Wednesday, December 24, 2008

Wrongfully Terminated Franchisee Denied Damages on Retrial

This posting was written by Pete Reap, Editor of CCH Business Franchise Guide.

A bioremediation service franchisee, whose two franchises were terminated as a result of the franchisor’s breach of contract and breach of fiduciary duty, was denied damages for either lost profits or the value of its businesses.

In a retrial on the issue of damages, the federal district court in Fort Meyers, Florida held that the franchisee had abandoned its lost profits theory of damages, had failed to present competent evidence on lost profits, and had failed to demonstrate business value damages through destruction of its businesses.

Following the expiration of the parties' agreements, the franchisor filed suit against the franchisee for trademark infringement, breach of contract, and other claims, in part, because the franchisee continued to display the franchisor's trademarks. The franchisee filed several counterclaims, including breach of contract and breach of fiduciary duty.

Jury Award

A jury found in favor of the franchisee on all claims and counterclaims and awarded the franchisee $1,224,500 in damages. However, the court had ordered a retrial on the issue of damages only, finding that the award was the result of conjecture and improper measures.

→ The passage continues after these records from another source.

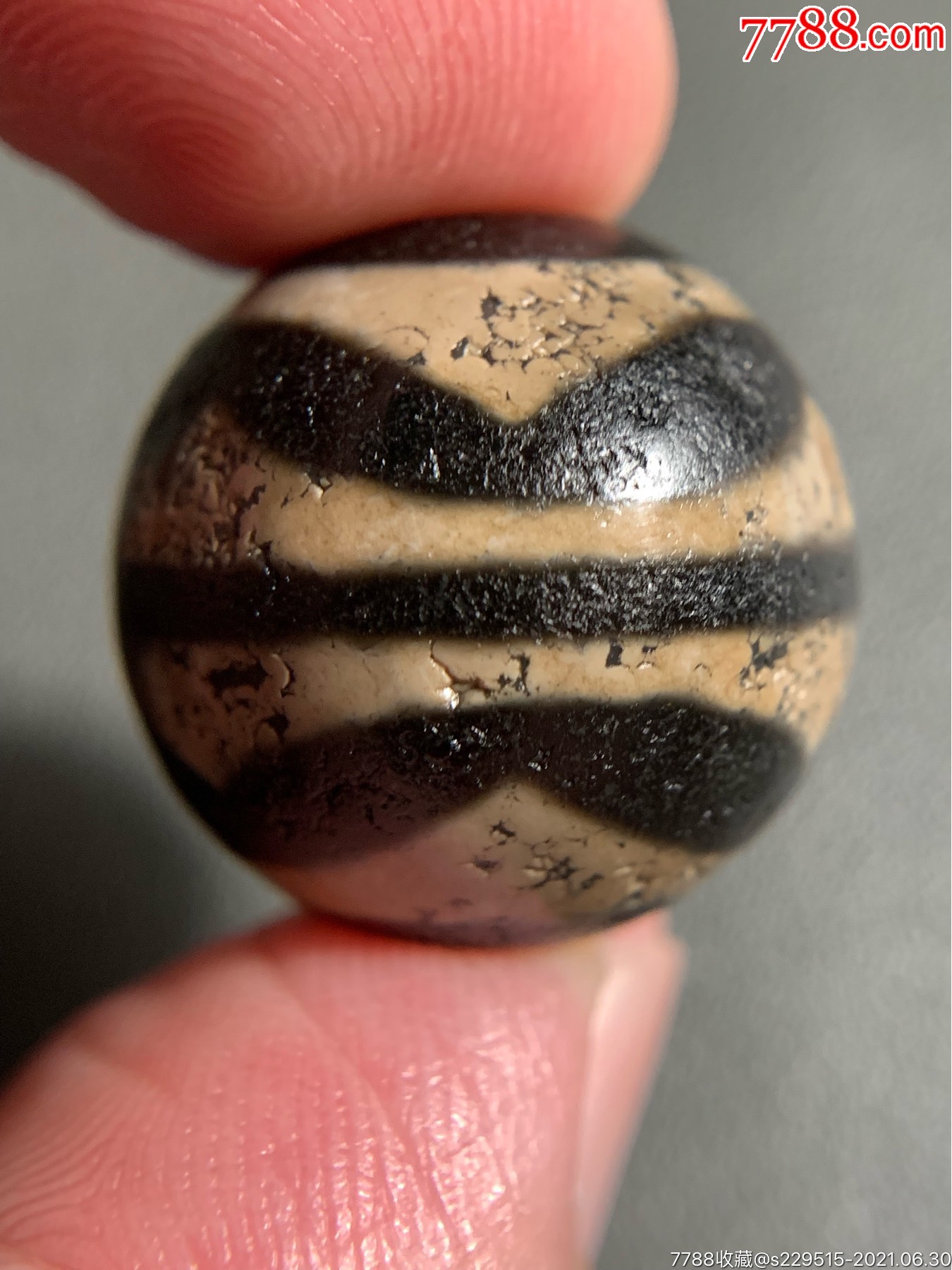 藏传双水纹达洛天珠19*20毫米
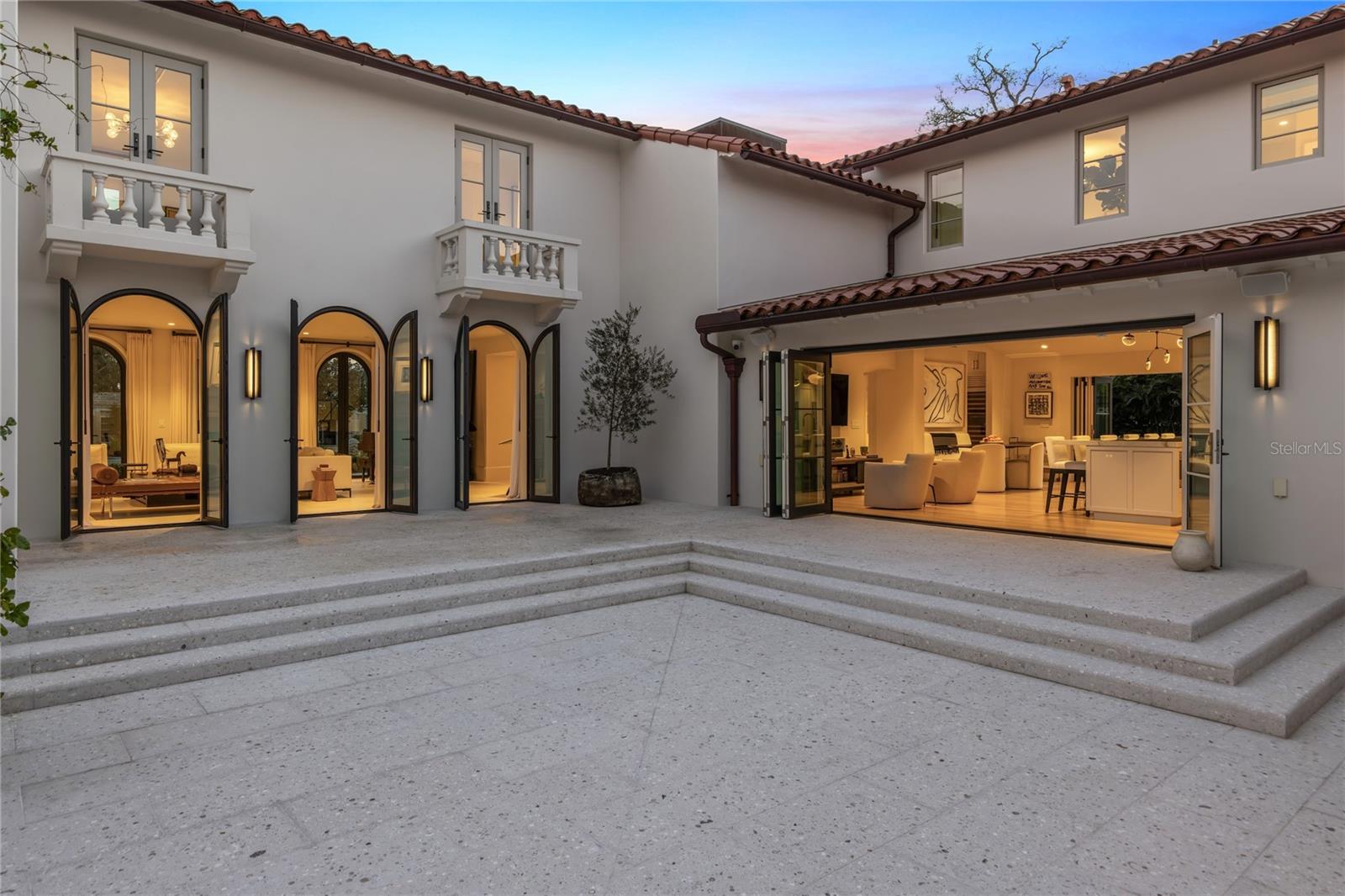 416 BRIGHTWATERS BLVD NE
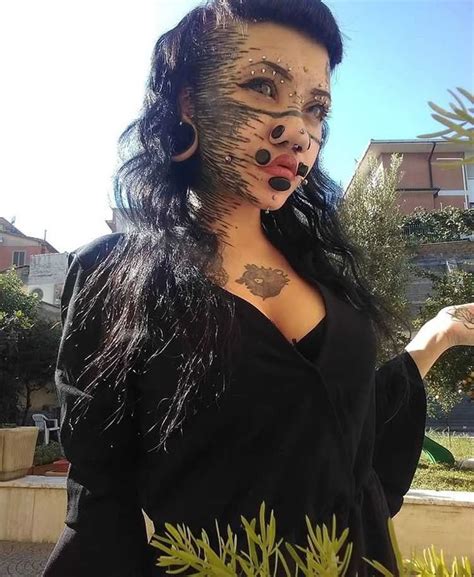 Extreme Face Modifications 的图像结果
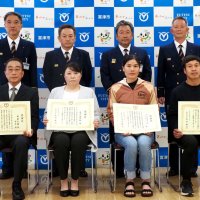 枯れ草火災、住人とベトナム人が協力し消火　日越８人に感謝状　「助け合うのは当たり前」　富津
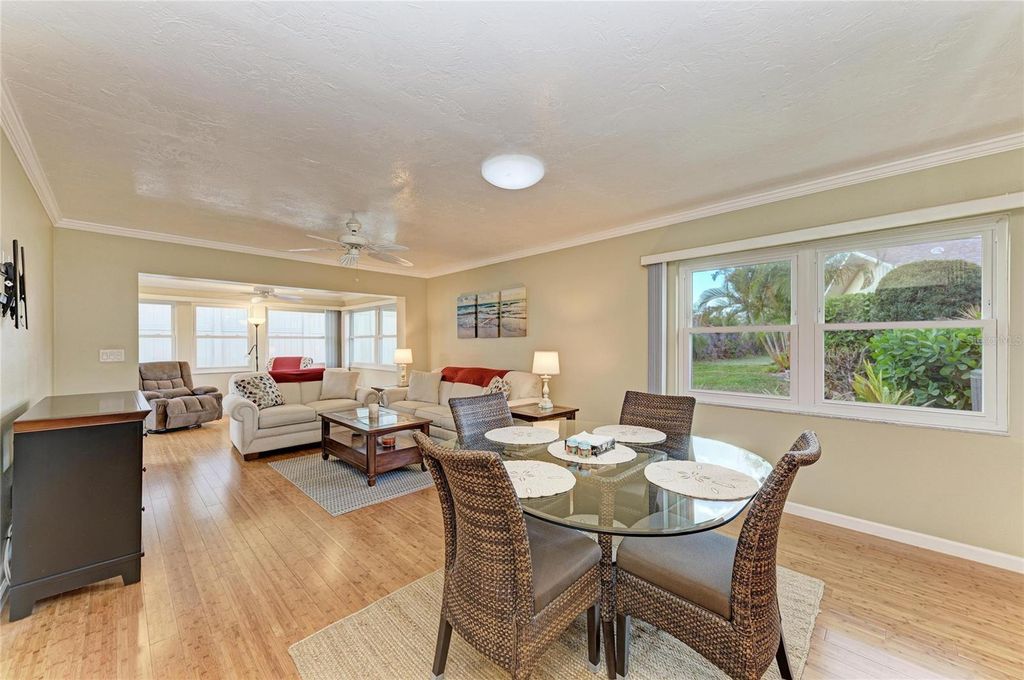 Image 12 of property listing at 390 301 BOULEVARD W 20A, Bradenton, FL 34205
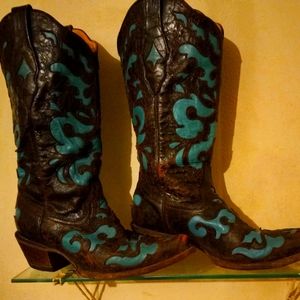 Women's boots
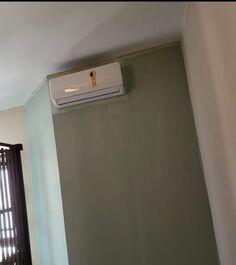 Ar condicionado na suíte principal 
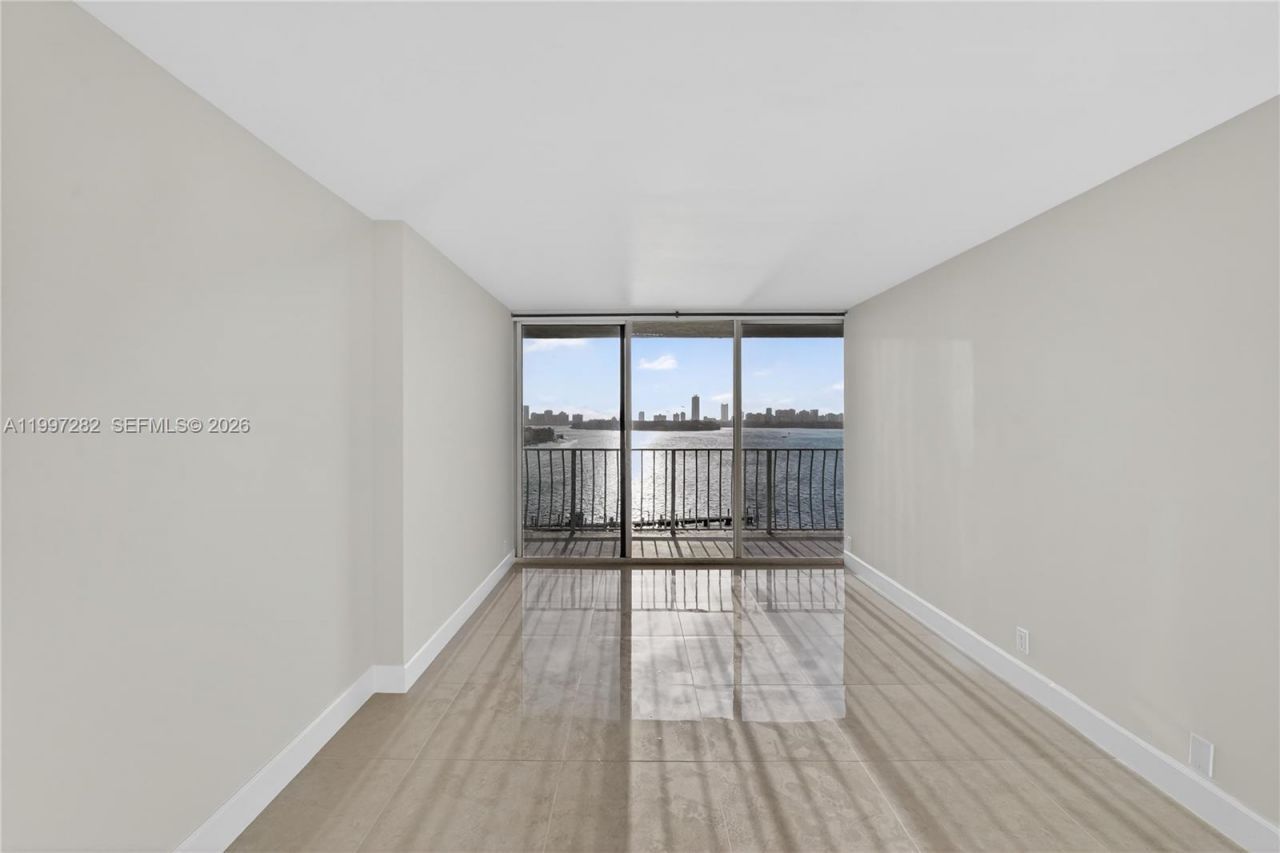 7601 E Treasure Dr, Unit 1119, North Bay Village, FL 33141 Photo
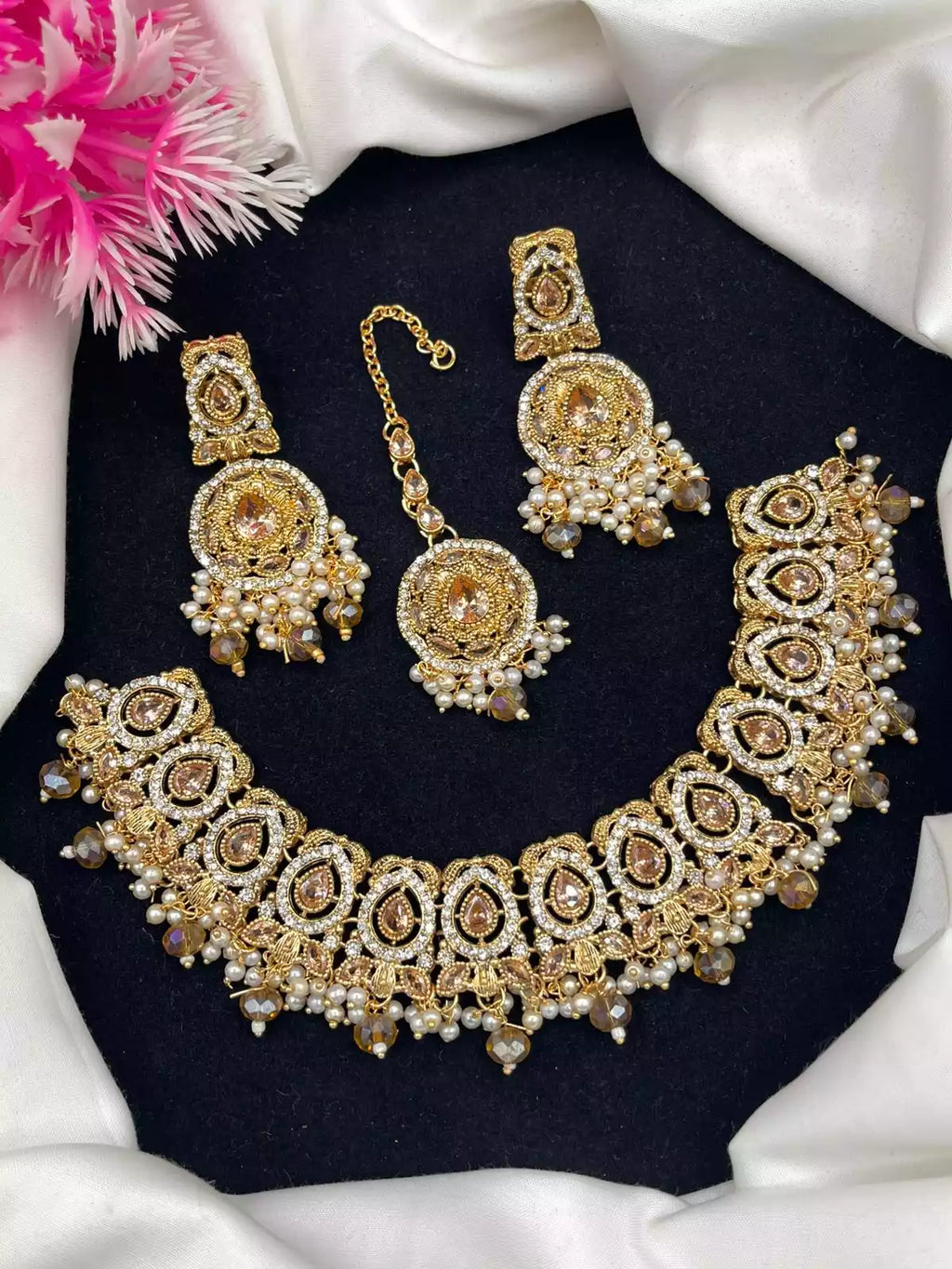 Zircon Necklace Set with Teeka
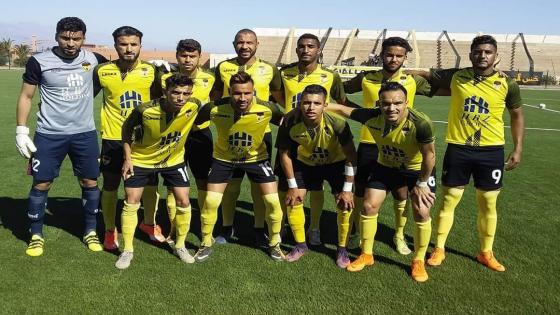 لاعبو شباب هوارة لكرة القدم يعلنون العصيان ويهددون بمغادرة الفريق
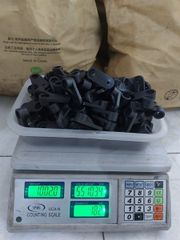 Pat ( Bas) nhựa ovan Vinahardware kích thước 20x52mm lỗ vis 4 , lỗ 6 màu đen BP2052-BP2052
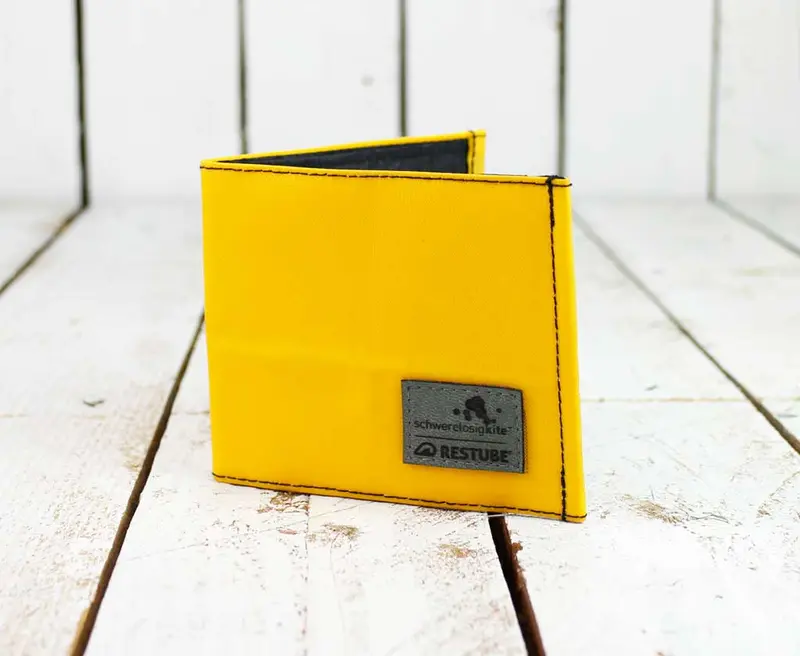 RESTUBE x Schwerelosigkite WALLET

In its brief for the retrial, the franchisee indicated that it did not disagree that with the principle that it could not recover both lost profits and the value of its business, since those remedies were mutually exclusive, the court observed. The franchisee represented in its brief that it desired to proceed solely on the value of the franchises. Thus, to allow the franchisee to recover any lost profits after the close of the damages retrial would be unfair to the franchisor, the court held.

Business Value

The franchisee was denied damages based on the value of its franchised businesses because Florida law, required a showing that the businesses were in fact destroyed. The franchisee failed to demonstrate the destruction of its two franchised. To the contrary, the businesses continued to provide bioremediation services, often to the same customers and using the same equipment as they had during the terms of the franchise agreements, the court observed.

Even assuming that the value of the businesses was an appropriate measure of damages in the retrial, the franchisee failed to offer competent evidence proving the value of its two franchises, the court ruled.

The franchisee presented an expert witness who testified that the value of the businesses on the date of termination was "approximately $58,000." The expert projected the businesses' future cash flows, but relied only on actual financial data from the five-month period prior to the termination to prepare his projection. Further, the expert recognized that if he had relied on any earlier period of income, it would have diminished the value of the businesses.

It appeared to the court that the expert relied on the five-month period because that was the only period that would result in a favorable valuation for the franchisee. A five-month period of income was not a reliable indicator, the court held. A reasonable investor would likely value a business' income over at least a 12-month, if not a 24-month, period.

Reliability of Financial Statements

The reliability of the financial statements forming the basis of the expert's opinion was also doubtful, according to the court. Testimony revealed that the franchisee had created two conflicting financial statements for 2002. Further, the expert admitted that he was not able to confirm the information on any of the financial statements. Most tellingly, the principal of the franchisee admitted in testimony that some of the financial statement provided to the expert was inaccurate. Inaccurate financial statements could not form the basis of reliable testimony on the valuation of a business.

The decision is Environmental Biotech, Inc. v. Sibbitt Enterprises, Inc., CCH Business Franchise Guide ¶14,032.